Once the crate handled pairing, tokens, sessions, TLS, refresh, and redacted debug output, I could stop thinking about the boring parts.
What the crate changed
The useful thing was speed.
I could authenticate cleanly, enumerate domains, inspect raw shapes, promote stable responses into typed models, mutate config through builders, compare state before and after a change, and fuzz around an endpoint without rewriting setup.
Manual API fuzzing is usually structured, not random screaming. You vary one field, keep the rest stable, observe error classes, pivot to nearby endpoints, compare authenticated and unauthenticated behavior, and keep enough notes to reconstruct what happened.
The difference between “I should test this later” and “I can test this in thirty seconds” is huge. Most ideas are wrong. Good tooling lets you kill the bad ones quickly and spend more time on the weird ones.
And god did I have weird ideas, including physically shaking my Freebox at one point.
What I found
I privately reported two vulnerabilities.
At the time of writing, both are still in triage and still worked on Freebox OS 4.10.1. That is timeline context, not an invitation.
My self-assessed CVSS 3.1 scores:
| Finding | Status | Self-assessed score | High-level impact |
|---|---|---|---|
| Vulnerability 1 | reported, triage ongoing | 8.5 | 1-click account takeover on LAN |
| Vulnerability 2 | reported, triage ongoing | 8.7 | 1-click account takeover |
| Vulnerability 3 | not reported yet, still investigating | ? | got me unusually close to root privileges |
The third bug is still a rabbit hole. I have not reported it yet because I want to understand whether it can become an RCE. If it can, that gives me a much better way to explore the runtime and find more issues responsibly.

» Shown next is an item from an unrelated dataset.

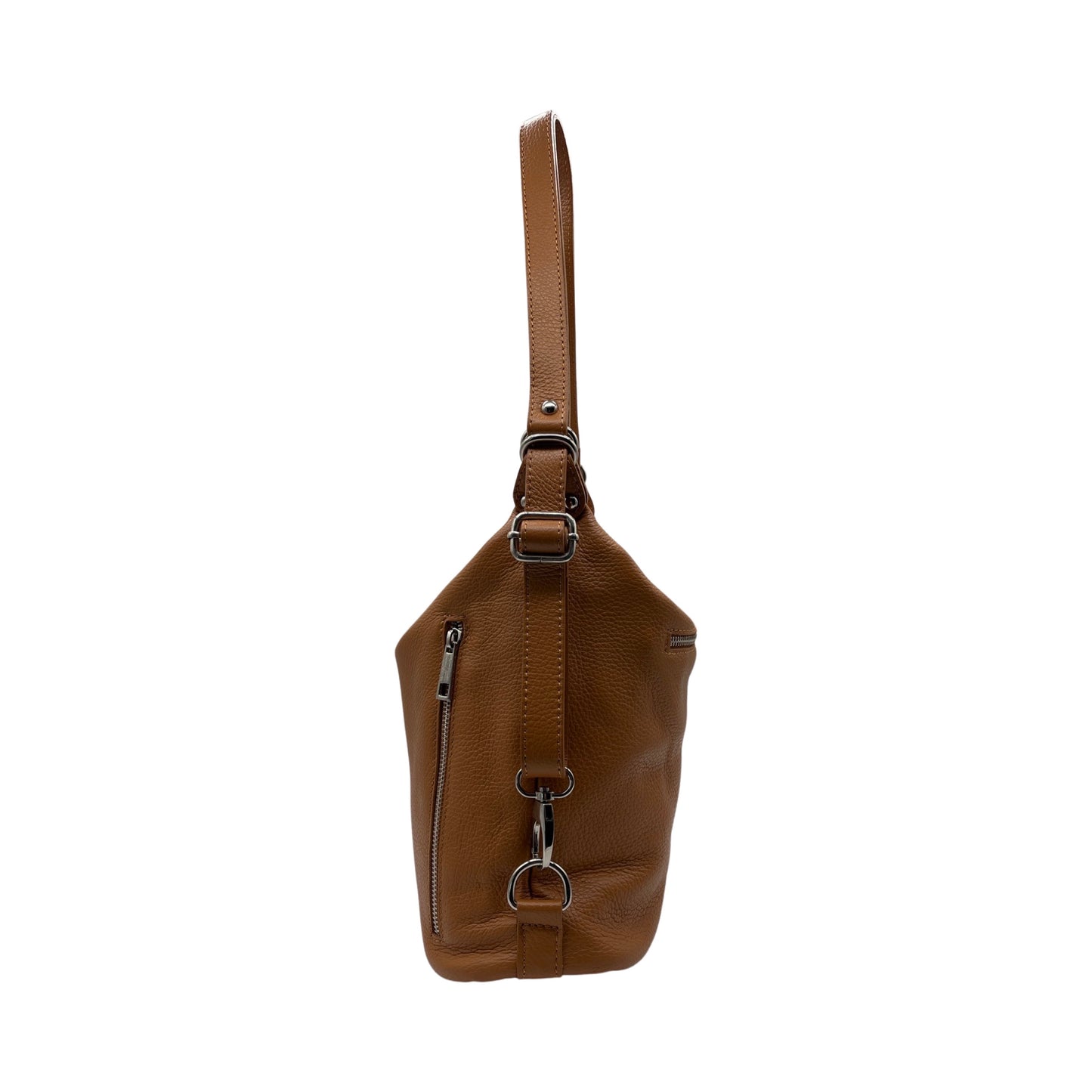 LOUISE CAMEL SEEDED LEATHER BUCKET BAG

It also made me rediscover an old easter egg.
The easter egg
Old consumer devices are funny because code survives.
Freebox history has a lot of that energy. A Univers Freebox article about Frédéric Hoguin’s old Freebox HD work describes a 13-year-old story involving Doom, root access, and developer easter eggs. It mentions user id 4242, a Hitchhiker’s Guide to the Galaxy reference, and a root password string containing find_this_openfreebox as a nod to OpenFreebox: Après 13 ans, une faille insolite et ultra pratique sur une ancienne Freebox dévoilée mais….
Rediscovering that kind of thing during modern security research feels like opening a wall in your apartment and finding a message from a previous tenant.

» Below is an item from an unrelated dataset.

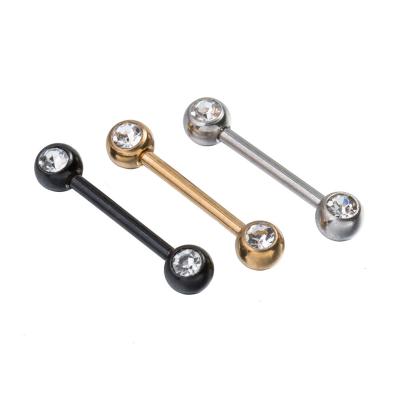 China FASHIONABLE Surgical Steel Tongue Ring Bar Nipple Barbells Body Piercing NEW 14G~1.6mmx14mmx5/5mm arrived for sale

screenshot of me, reading /etc/passwd remotely, by exploiting my fancy third vulnerability
Why the crate still matters
Even with the security motivation, freebox-rs is meant to be a real Freebox OS client.
It is async, token-aware, TLS-aware, typed where useful, raw where necessary, and usable for normal automation. The security angle just made the design pressure much higher.

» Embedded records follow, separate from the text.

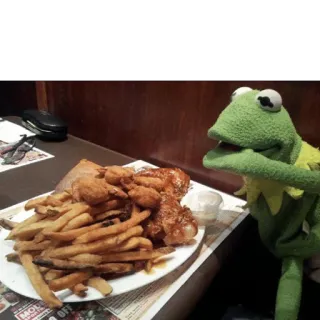🍝 2ea39071 Kermit Kermit la Rana, cibo, patatine fritte, pollo, burattino telegram sticker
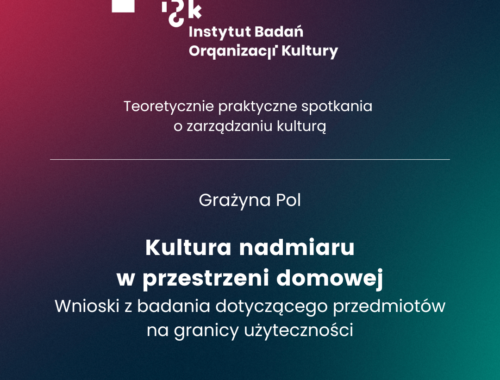 Grażyna Pol. Kultura nadmiaru w przestrzeni domowej. Wnioski z badania dotyczącego przedmiotów na granicy użyteczności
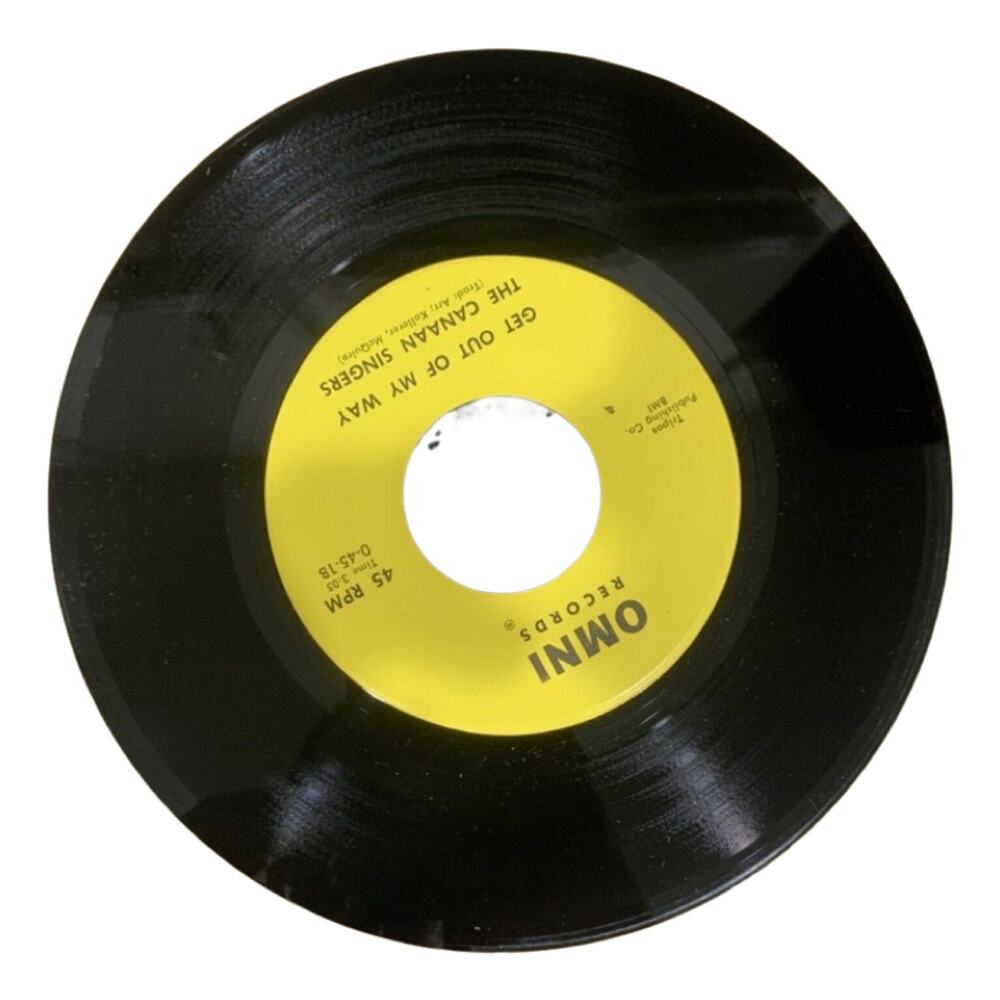 Canaan Singers Virgin Mary Get Out Of My Way 45 Vinyl 7” Omni MINT Christian '65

The crate does not need exploit code to be security-relevant. It gives researchers and automation code a stable way to interact with Freebox OS. That is already useful.
So, why the fuck did I write a Rust crate?
Because curl got me curious, Python got me moving, and then both became too annoying for the research I wanted to do.
Because Freebox OS has enough surface area that the boring parts had to be solid before the weird parts became visible.
Because I wanted to learn Rust on something real.
And because after one weekend, two private reports, one still-unreported rabbit hole, and one decade-old easter egg, the crate stopped feeling like side tooling and started feeling like the only sane way to keep going.